De ces mots sortis de toi, tu rencontreras d'autres femmes qui te diront "moi aussi". Et leurs récits feront écho au tien. Et tu découvriras ce que tu n'avais jamais connu avant cela : la sororité. Jusqu'à présent, tu n'avais envisagé tes amitiés féminines que sous l'angle de la comparaison et de la compétition. Toi qui te croyais seule, minable, mauvaise mère, tu prendras conscience que non : ton histoire n'est pas celle d'un échec individuel. C'est l'histoire de toutes les femmes à qui on a fait croire à une perfection impossible. C'est l'histoire d'un système qui les invisibilise et qui les broie. Avec elles, autour du feu, enfin tu trouveras ta place. Tu reliras Beauvoir, tu reliras Woolf, puis d'autres voix encore, des femmes d'aujourd'hui. Et cette force que tu espérais trouver en donnant naissance, c'est finalement auprès d'elles que tu la sentiras battre.
Tu réapprendras la colère. Celle qu'on t'interdisait d'exprimer, sous prétexte qu'elle te rendait laide, qu'elle te rendait méchante. De nouveau, tu la sentiras, bruissant au creux de toi.
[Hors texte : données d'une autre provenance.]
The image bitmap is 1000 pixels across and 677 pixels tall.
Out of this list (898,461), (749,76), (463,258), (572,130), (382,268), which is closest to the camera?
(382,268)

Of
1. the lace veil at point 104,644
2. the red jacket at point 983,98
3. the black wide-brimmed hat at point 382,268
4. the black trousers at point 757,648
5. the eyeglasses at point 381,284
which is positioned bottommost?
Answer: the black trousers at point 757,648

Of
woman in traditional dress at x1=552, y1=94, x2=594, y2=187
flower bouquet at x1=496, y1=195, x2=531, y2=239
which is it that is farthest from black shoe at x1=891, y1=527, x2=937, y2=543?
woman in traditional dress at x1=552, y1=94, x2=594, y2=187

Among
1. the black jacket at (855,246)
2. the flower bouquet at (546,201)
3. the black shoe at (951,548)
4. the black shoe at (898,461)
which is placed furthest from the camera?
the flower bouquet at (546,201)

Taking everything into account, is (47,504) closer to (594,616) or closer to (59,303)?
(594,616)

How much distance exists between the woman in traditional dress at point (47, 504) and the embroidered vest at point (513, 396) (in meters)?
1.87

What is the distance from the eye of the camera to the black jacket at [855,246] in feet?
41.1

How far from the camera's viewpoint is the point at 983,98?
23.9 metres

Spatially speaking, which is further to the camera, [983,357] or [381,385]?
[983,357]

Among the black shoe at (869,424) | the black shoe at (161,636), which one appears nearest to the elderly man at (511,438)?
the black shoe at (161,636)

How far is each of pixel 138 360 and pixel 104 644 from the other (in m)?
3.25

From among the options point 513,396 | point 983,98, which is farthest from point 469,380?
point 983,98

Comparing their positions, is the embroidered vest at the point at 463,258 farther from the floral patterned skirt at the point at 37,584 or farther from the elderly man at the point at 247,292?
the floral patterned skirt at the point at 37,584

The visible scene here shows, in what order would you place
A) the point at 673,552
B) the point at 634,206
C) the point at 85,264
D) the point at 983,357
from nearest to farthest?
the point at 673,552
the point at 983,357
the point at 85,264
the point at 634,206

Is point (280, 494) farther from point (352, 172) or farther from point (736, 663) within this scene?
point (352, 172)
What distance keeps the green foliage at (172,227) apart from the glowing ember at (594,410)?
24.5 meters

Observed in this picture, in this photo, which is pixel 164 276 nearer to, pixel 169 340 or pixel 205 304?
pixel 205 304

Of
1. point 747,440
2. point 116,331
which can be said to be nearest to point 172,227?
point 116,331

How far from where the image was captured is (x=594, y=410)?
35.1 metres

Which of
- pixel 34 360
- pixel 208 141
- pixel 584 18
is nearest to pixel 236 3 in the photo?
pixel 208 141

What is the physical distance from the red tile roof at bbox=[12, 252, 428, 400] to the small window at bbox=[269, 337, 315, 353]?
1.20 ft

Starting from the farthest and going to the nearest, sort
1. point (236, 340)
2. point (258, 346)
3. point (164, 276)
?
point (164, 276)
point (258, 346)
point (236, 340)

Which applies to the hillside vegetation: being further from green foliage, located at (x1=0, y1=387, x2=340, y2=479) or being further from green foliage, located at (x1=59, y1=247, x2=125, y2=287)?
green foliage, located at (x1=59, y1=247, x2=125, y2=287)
Tu n'en auras plus honte. Tu la dompteras. Tu la chériras. C'est grâce à elle que tu oseras te lever. Dire "non" aux inquisiteurs qui guettent le moindre de tes faux pas. [...] Plus jamais tu ne confondras la colère avec la violence qui humilie. Plus jamais tu ne laisseras quelqu'un enfreindre ton territoire.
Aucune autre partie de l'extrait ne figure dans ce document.